▶ TEXT PROVIDED
On the Front Porch with Brent Orrell and Tony Pipa: A conversation with Kevin R. Kosar


On the Front Porch with Brent Orrell and Tony Pipa: A conversation with Kevin R. Kosar


A farewell to the Open Skies Treaty, and an era of imaginative thinking

French military pilots are preparing for the first flight in the Kiev region May 15, 2001. A French military mission arrived in Ukraine for a two-day series of observation overflights according to" The Open Skies Treaty" signed in 1992 between member states of NATO and the former Warsaw Pact.AS/GB

Last month, President Trump announced that the United States would withdraw from the 1992 Open Skies Treaty (OST). The OST allows for members — the United States, Canada, Russia, and various European countries — to conduct unarmed surveillance flights in each others’ air space. The treaty was designed to enhance mutual understanding, build confidence, and promote openness and transparency of military forces and activities.

I was one of two lawyers in the U.S. delegation that negotiated the treaty. Thinking back on that time, I’m struck that our current lack of imagination is so unlike the spirit of possibility we had then. In spite of the challenges amid political upheaval in Europe, we were committed to completing multilateral engagements and agreements. Now, I doubt our ability to understand that we can strengthen existing agreements to address the shifting threats we face today.

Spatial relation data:
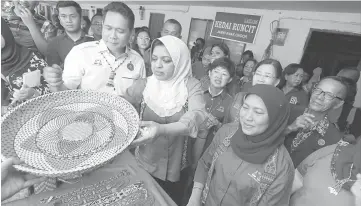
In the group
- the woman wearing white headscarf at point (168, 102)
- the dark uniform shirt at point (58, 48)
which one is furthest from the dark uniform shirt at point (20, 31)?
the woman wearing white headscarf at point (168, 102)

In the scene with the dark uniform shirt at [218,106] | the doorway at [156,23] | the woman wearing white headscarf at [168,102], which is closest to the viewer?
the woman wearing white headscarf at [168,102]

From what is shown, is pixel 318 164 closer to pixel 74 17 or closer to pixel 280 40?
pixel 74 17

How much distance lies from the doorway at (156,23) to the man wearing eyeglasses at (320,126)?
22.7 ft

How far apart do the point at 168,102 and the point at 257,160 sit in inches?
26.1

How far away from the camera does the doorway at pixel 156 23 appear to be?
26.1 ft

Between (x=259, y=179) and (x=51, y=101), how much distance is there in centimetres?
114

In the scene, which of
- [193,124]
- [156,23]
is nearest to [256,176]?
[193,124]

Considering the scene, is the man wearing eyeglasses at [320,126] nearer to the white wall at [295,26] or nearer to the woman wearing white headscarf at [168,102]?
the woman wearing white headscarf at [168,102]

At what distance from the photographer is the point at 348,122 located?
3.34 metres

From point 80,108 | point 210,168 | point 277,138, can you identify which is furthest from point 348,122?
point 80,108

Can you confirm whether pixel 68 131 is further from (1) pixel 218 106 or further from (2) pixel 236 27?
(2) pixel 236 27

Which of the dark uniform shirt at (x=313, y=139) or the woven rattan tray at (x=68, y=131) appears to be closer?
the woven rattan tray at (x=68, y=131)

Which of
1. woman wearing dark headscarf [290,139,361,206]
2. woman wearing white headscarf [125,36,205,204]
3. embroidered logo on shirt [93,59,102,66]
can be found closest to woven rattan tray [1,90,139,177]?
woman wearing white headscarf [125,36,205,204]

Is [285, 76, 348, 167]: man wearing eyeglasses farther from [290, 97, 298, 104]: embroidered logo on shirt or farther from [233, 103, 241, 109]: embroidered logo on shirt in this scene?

▶ REQUIREMENTS
1. Reproduce everything from "Last month, President" down to "forces and activities." in the passage on the Open Skies Treaty.
2. According to the passage on the Open Skies Treaty, what role did the writer have in the treaty's negotiation?

▶ EXERCISE SOLUTIONS
1.
Last month, President Trump announced that the United States would withdraw from the 1992 Open Skies Treaty (OST). The OST allows for members — the United States, Canada, Russia, and various European countries — to conduct unarmed surveillance flights in each others’ air space. The treaty was designed to enhance mutual understanding, build confidence, and promote openness and transparency of military forces and activities.

2. The writer was one of two lawyers in the U.S. delegation that negotiated the treaty.